■ Problem details ■
Once the line with "19 size ceramic ring Nefertum" has been located in the records below, set down that line and all subsequent lines exactly, omitting the pictures.

-----

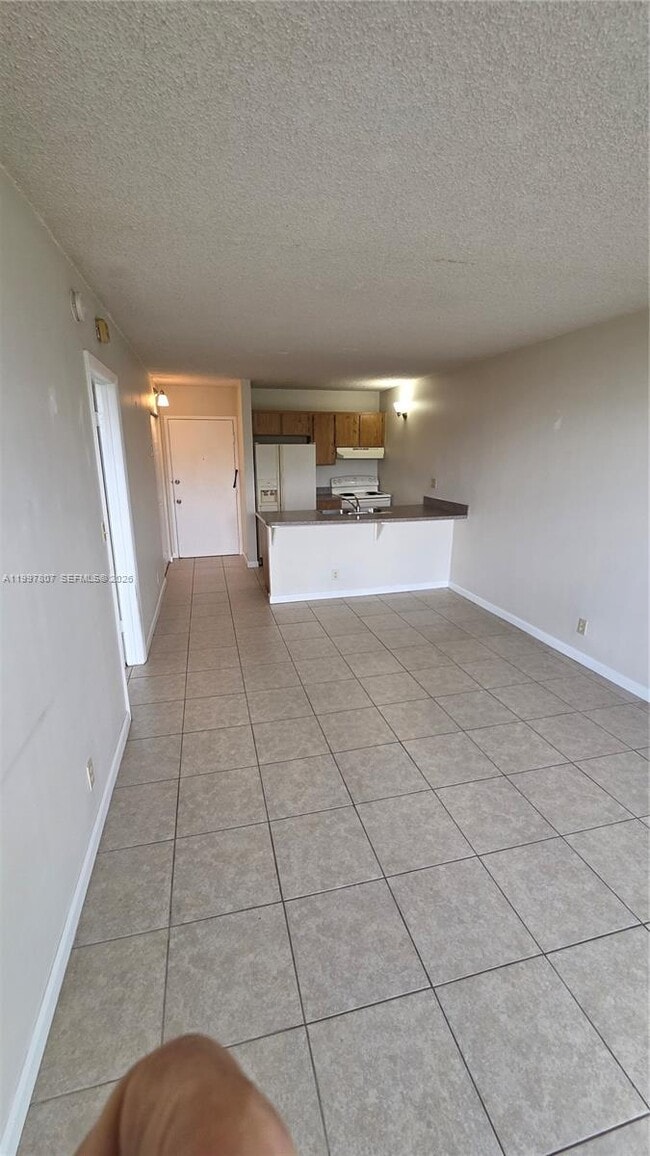 Foto del edificio - 2701 Riverside Dr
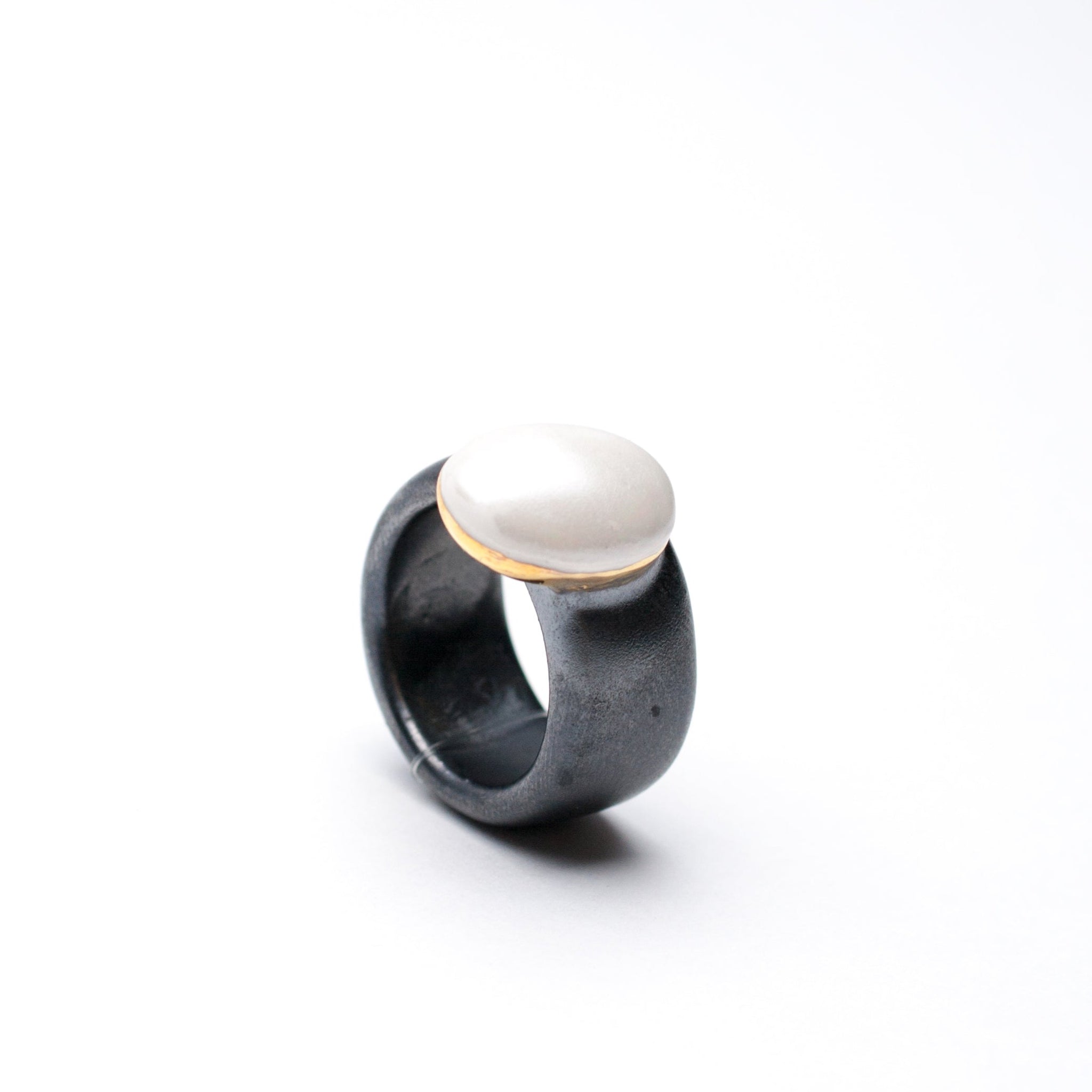 19 size ceramic ring Nefertum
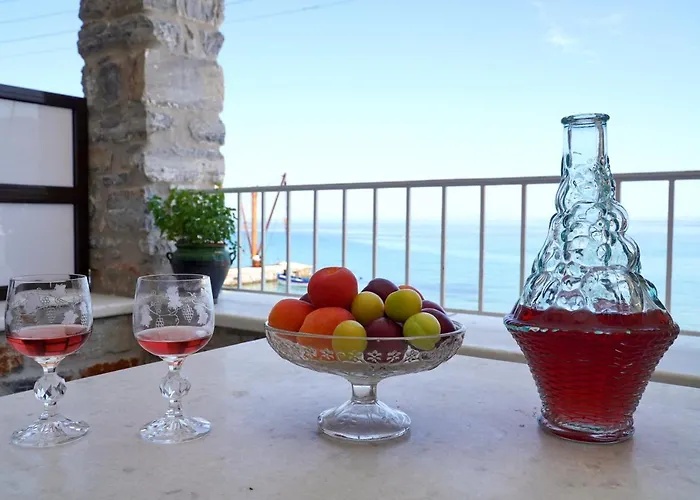 Moutsouna Beach * Mucúna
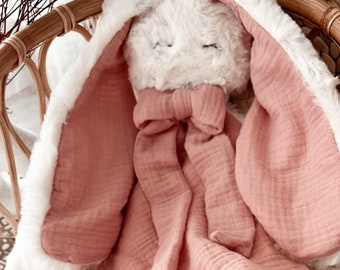 Doudou lapin lange en fausse fourrure écru et gaze de coton rose pétale certifié Oeko tex.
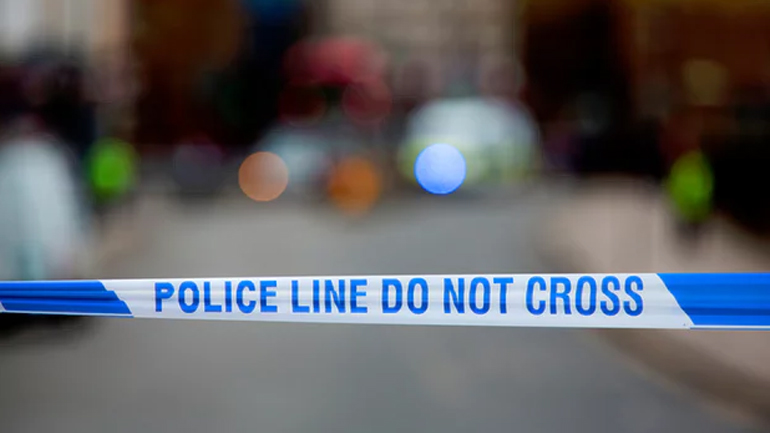 Βρετανία: Καταζητούνται 20 νεαροί για πιθανό ρατσιστικό έγκλημα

-----

■ Result for this task ■
 19 size ceramic ring Nefertum
 Moutsouna Beach * Mucúna
 Doudou lapin lange en fausse fourrure écru et gaze de coton rose pétale certifié Oeko tex.
 Βρετανία: Καταζητούνται 20 νεαροί για πιθανό ρατσιστικό έγκλημα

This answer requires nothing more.